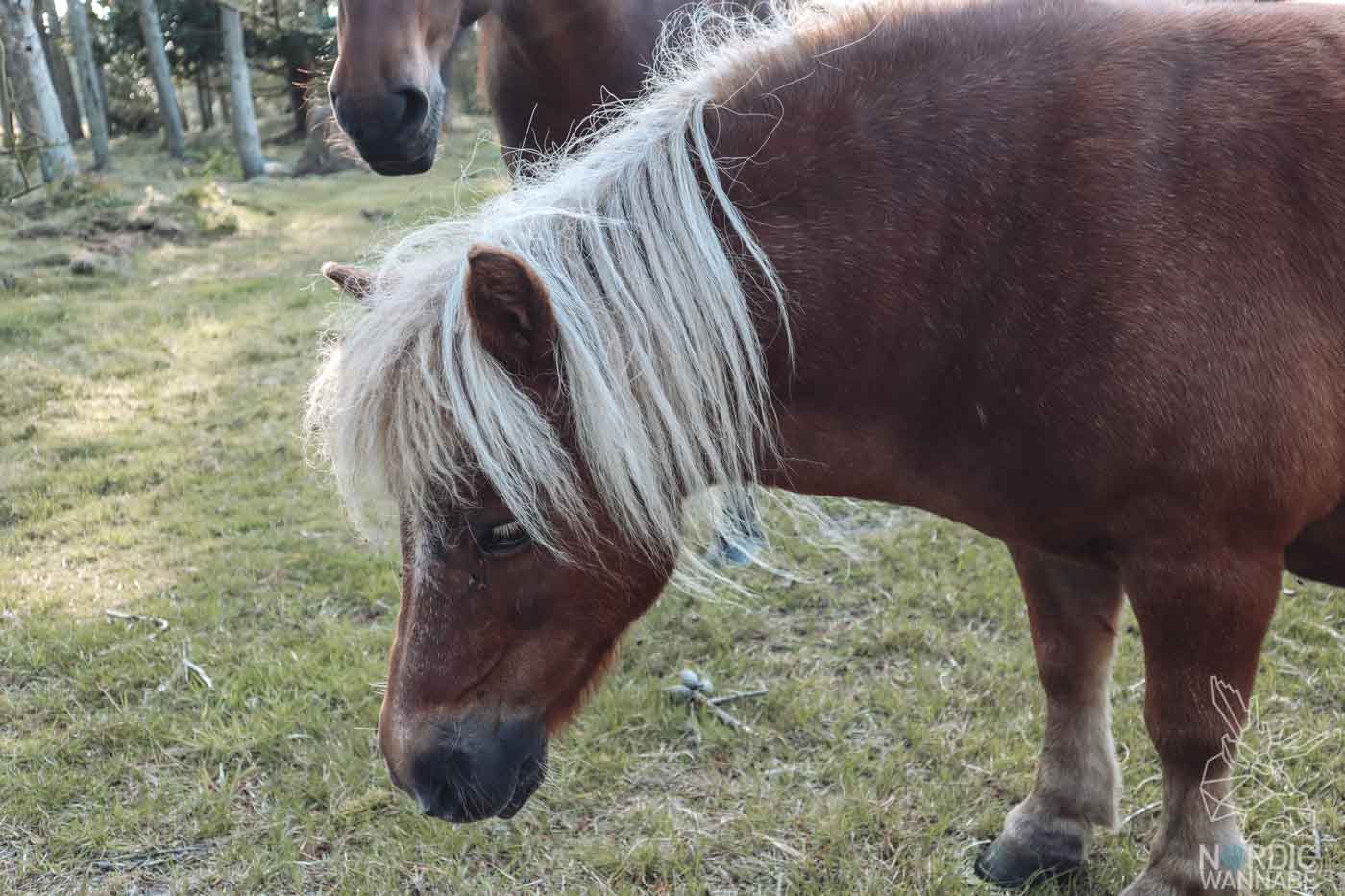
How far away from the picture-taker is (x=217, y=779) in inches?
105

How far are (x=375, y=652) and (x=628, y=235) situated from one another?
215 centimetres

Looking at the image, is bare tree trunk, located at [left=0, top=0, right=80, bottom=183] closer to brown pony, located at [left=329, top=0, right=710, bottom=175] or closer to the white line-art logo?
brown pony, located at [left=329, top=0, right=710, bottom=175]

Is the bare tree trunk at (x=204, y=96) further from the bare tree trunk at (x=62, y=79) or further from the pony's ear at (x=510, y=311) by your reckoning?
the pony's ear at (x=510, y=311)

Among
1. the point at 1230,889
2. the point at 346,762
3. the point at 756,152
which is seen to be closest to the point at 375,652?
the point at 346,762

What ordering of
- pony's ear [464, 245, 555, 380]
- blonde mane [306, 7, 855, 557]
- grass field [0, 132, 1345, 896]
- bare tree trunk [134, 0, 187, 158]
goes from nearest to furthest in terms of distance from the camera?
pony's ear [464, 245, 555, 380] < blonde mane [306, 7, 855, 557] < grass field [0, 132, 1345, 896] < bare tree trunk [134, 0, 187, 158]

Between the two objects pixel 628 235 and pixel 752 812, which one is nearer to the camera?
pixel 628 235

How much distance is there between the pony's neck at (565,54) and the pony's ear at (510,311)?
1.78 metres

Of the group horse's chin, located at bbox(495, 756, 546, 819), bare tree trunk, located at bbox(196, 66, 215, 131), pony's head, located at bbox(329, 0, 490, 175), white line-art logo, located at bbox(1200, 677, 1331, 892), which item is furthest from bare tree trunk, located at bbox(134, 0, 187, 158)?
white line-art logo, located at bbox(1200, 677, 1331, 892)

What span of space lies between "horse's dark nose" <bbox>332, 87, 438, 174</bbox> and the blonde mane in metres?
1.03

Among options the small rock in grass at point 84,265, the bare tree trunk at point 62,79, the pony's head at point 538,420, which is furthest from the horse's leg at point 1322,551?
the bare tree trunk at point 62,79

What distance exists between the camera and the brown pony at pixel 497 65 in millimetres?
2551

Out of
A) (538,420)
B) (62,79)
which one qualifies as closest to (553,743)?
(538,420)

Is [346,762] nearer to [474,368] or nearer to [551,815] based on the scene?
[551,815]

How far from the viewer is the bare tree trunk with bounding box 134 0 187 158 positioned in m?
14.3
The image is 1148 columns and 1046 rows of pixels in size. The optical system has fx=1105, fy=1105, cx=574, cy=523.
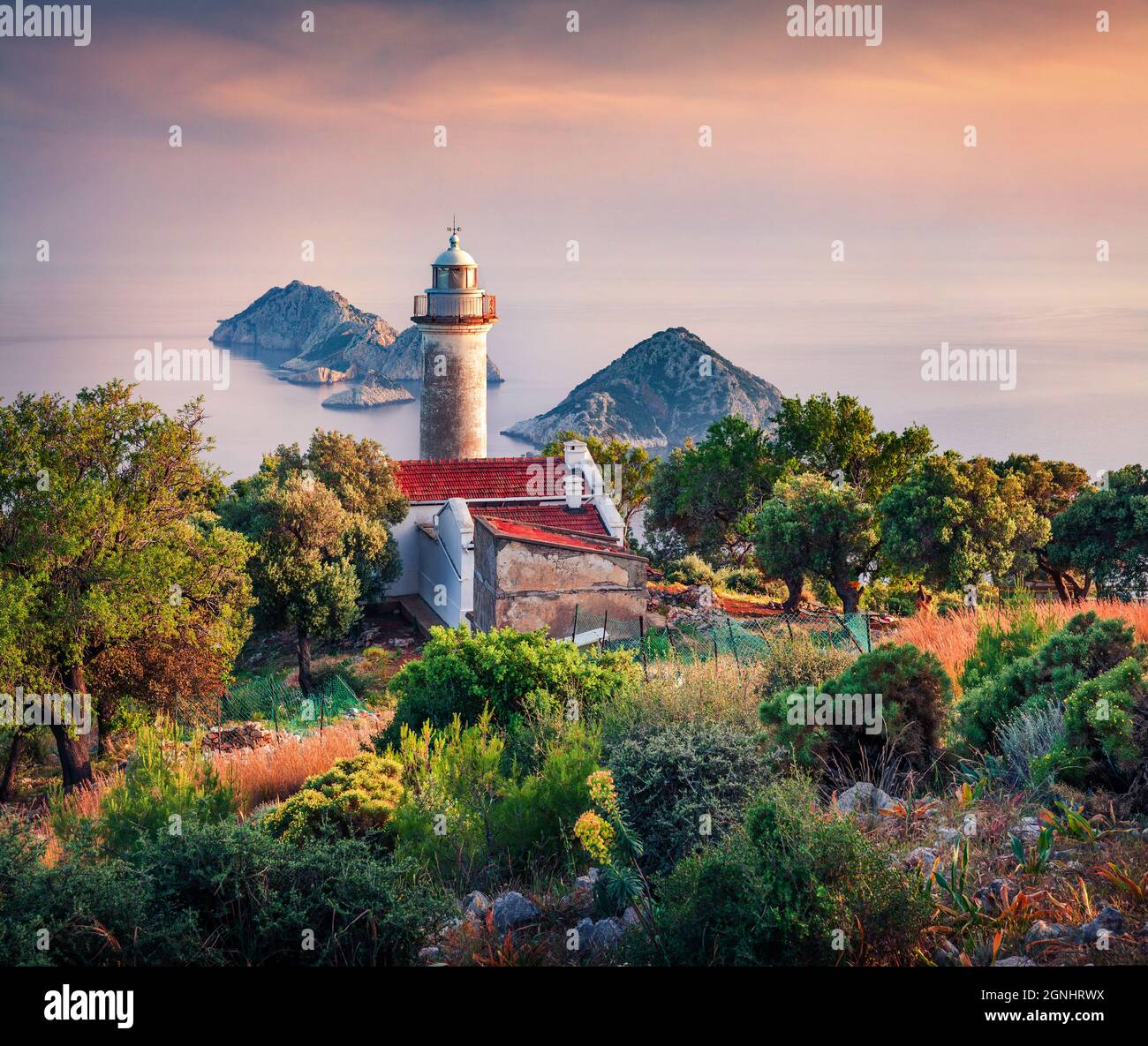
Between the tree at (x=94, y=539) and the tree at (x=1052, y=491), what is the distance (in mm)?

====

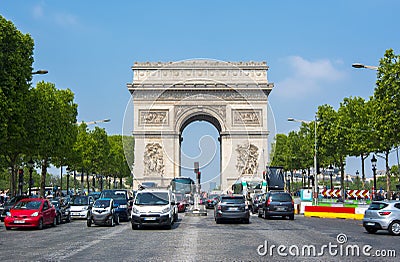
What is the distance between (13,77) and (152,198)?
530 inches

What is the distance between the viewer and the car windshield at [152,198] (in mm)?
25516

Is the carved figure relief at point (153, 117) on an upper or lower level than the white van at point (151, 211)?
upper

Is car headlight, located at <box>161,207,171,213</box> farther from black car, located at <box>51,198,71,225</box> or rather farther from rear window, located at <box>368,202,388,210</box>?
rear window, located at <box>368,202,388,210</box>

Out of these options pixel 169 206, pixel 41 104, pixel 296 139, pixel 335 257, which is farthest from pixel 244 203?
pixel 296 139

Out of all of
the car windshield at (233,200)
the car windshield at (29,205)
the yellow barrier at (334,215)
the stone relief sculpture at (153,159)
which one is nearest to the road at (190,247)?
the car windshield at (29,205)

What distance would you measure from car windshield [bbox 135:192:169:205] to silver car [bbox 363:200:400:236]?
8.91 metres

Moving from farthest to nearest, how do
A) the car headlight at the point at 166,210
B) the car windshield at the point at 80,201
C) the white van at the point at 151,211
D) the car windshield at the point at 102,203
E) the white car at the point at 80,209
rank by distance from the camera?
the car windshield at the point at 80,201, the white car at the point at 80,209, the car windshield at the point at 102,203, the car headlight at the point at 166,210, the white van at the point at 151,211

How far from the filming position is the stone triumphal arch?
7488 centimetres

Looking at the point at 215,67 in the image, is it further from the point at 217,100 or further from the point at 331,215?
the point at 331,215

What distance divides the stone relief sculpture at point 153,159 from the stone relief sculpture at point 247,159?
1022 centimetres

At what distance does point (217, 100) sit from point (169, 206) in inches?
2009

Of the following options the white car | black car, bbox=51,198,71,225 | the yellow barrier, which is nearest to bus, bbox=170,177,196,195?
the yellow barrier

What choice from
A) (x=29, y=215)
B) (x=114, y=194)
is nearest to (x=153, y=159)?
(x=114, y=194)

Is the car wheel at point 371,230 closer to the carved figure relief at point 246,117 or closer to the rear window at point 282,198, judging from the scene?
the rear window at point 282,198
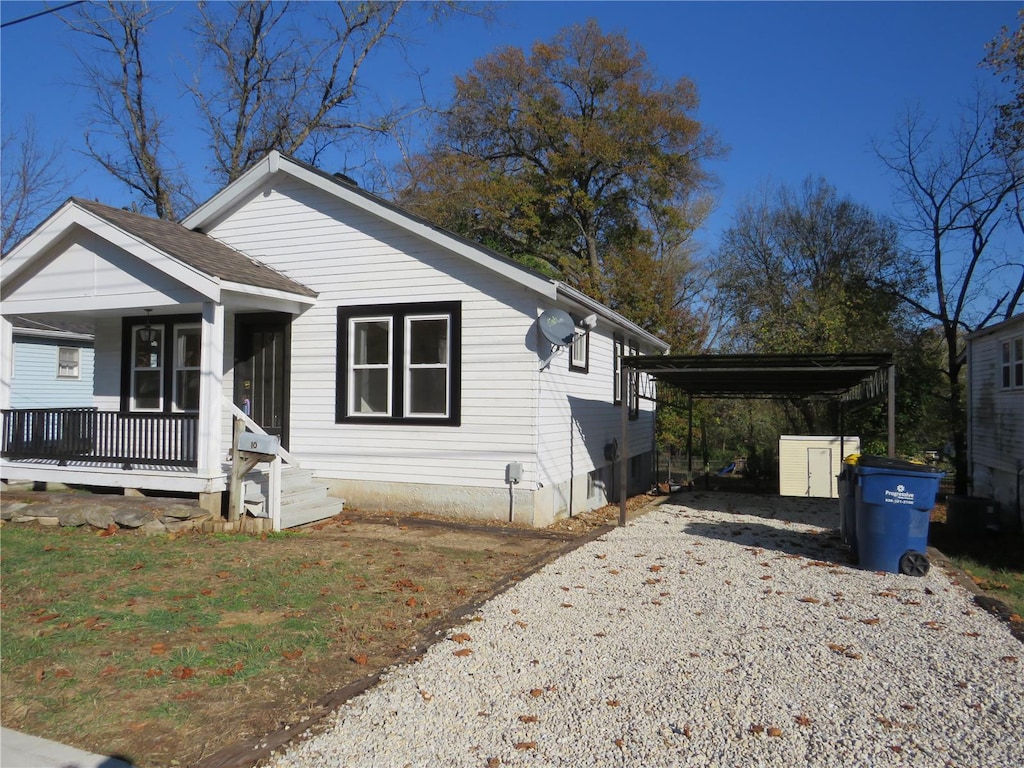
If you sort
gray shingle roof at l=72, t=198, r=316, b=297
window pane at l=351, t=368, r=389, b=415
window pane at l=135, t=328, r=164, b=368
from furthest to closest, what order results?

====

- What is being asked -
Convert the lines starting at the one containing "What choice from" and ending at the one containing "from furthest to closest, what order results?" into a JSON list of strings, one string per line, leaving out blank lines and pictures.

- Exercise result -
[
  "What choice from",
  "A) (x=29, y=215)",
  "B) (x=114, y=194)",
  "is nearest to (x=153, y=159)?",
  "(x=114, y=194)",
  "Is the car wheel at point 371,230 closer to the carved figure relief at point 246,117 or closer to the rear window at point 282,198, judging from the scene?",
  "the rear window at point 282,198",
  "If you sort",
  "gray shingle roof at l=72, t=198, r=316, b=297",
  "window pane at l=351, t=368, r=389, b=415",
  "window pane at l=135, t=328, r=164, b=368",
  "from furthest to closest, what order results?"
]